PIポリアミドは、Py/Im対がC-G塩基対に結合し、Im/Py対がG-C塩基対に結合し、Py/Py対がA-T塩基対若しくはT-A塩基対に結合する。PIポリアミドは、3-ヒドロキシピロール単位(Hp)及びβアラニン単位(β)を用いてもよい。Hp/Py対はT-A塩基対を認識し、Py/Hp対はA-T塩基対を認識し、β/β対はT-A塩基対若しくはA-T塩基対を認識し、β/Im対はC-G塩基対を認識し、Im/β対はG-C塩基対を認識し、β/Py対及びPy/β対はT-A塩基対若しくはA-T塩基対を認識する。Py、Im、β、及びHpの組合せにより形成される対の構成、及び順序を適宜変更することにより、DNAの特定の塩基配列に結合するPIポリアミドを設計することができる。

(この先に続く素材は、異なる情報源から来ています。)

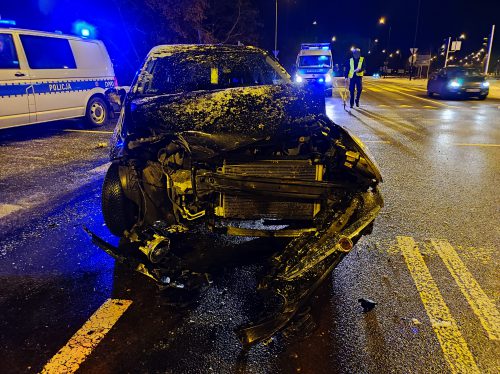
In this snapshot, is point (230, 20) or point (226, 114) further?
point (230, 20)

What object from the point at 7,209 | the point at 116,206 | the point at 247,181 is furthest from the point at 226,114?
the point at 7,209

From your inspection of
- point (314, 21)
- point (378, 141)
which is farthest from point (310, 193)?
point (314, 21)

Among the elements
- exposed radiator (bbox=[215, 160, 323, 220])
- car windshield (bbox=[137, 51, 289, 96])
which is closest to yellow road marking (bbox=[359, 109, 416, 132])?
car windshield (bbox=[137, 51, 289, 96])

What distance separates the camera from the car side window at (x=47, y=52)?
8180 mm

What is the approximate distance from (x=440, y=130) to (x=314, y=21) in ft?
167

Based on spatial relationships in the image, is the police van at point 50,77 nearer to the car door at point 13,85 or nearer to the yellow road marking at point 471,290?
the car door at point 13,85

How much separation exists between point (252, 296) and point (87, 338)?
1.15 meters

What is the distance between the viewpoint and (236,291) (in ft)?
10.1

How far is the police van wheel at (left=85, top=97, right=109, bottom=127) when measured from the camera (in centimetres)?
1018

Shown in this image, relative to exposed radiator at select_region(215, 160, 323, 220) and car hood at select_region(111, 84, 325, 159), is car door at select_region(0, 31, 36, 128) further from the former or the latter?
exposed radiator at select_region(215, 160, 323, 220)

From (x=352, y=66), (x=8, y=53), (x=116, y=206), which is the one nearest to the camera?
(x=116, y=206)

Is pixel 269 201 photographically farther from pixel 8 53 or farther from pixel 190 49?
pixel 8 53

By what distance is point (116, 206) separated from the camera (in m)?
3.59

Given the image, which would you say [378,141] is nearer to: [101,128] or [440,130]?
[440,130]
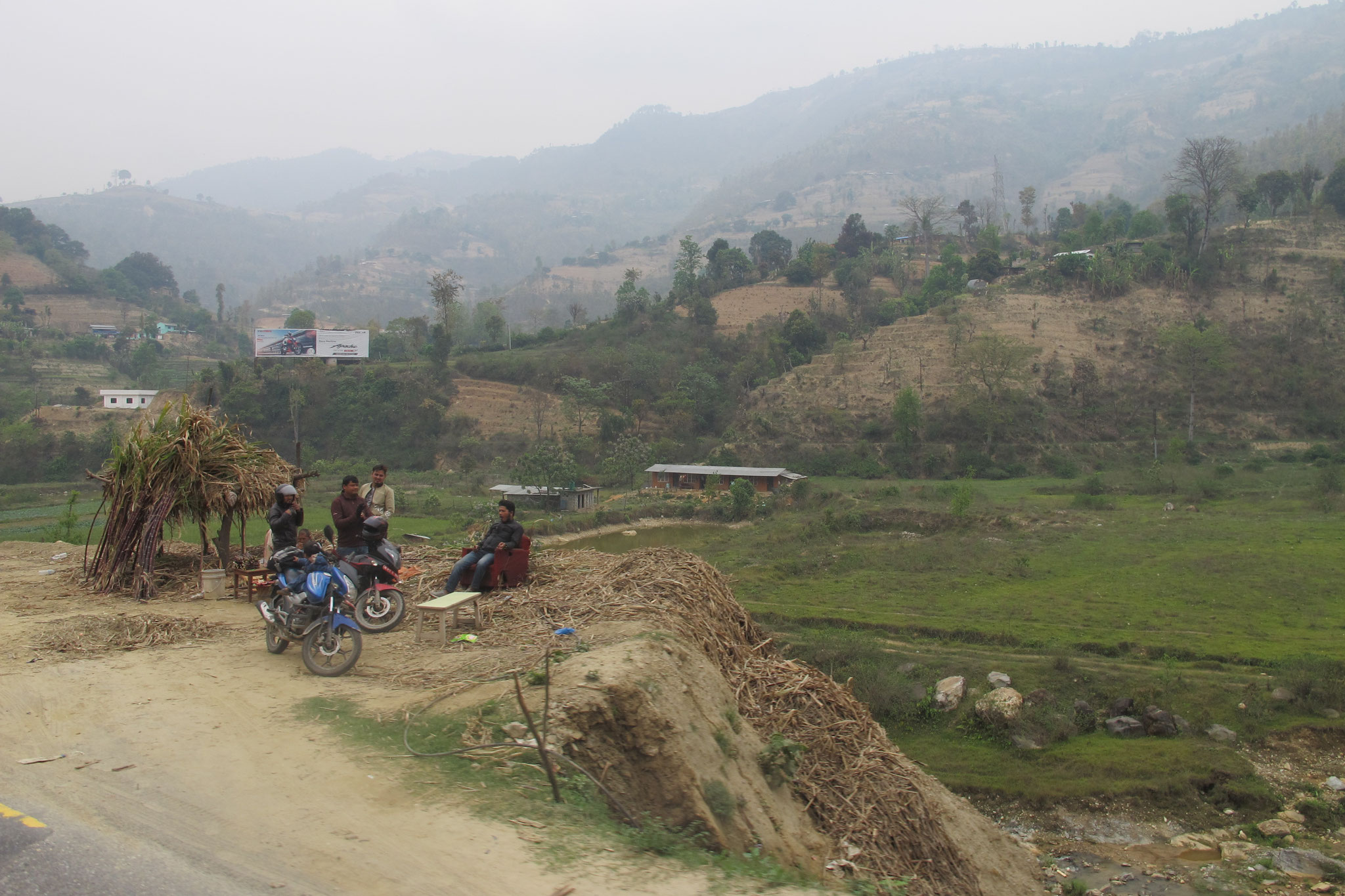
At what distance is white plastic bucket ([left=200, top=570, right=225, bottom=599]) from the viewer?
29.1 feet

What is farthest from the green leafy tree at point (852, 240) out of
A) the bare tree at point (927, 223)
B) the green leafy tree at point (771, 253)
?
the green leafy tree at point (771, 253)

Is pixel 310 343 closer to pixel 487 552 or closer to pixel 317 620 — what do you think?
pixel 487 552

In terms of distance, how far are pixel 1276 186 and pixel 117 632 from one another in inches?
2527

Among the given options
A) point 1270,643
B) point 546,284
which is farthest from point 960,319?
point 546,284

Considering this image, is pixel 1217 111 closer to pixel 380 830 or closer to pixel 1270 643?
pixel 1270 643

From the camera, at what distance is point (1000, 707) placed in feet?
41.8

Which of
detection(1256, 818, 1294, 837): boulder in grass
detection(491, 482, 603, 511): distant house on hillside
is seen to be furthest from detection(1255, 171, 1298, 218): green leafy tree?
detection(1256, 818, 1294, 837): boulder in grass

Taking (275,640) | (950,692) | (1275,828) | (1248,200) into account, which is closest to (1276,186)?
(1248,200)

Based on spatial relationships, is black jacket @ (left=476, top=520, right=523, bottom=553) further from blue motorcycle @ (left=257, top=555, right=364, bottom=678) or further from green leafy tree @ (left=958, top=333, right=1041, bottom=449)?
green leafy tree @ (left=958, top=333, right=1041, bottom=449)

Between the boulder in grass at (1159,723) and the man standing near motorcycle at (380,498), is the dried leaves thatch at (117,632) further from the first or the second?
the boulder in grass at (1159,723)

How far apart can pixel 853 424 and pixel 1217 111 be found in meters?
160

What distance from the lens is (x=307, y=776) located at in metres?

PIポリアミドを構成する、Py、Im、Hp及びβの組合せからなる対の数は、2個以上であれば特に限定されないが、3~12個が好ましく、4~10個がより好ましく、4~8個がさらに好ましい。PIポリアミドが5個以上の対を有する場合、βを含む対を1個以上有することが好ましい。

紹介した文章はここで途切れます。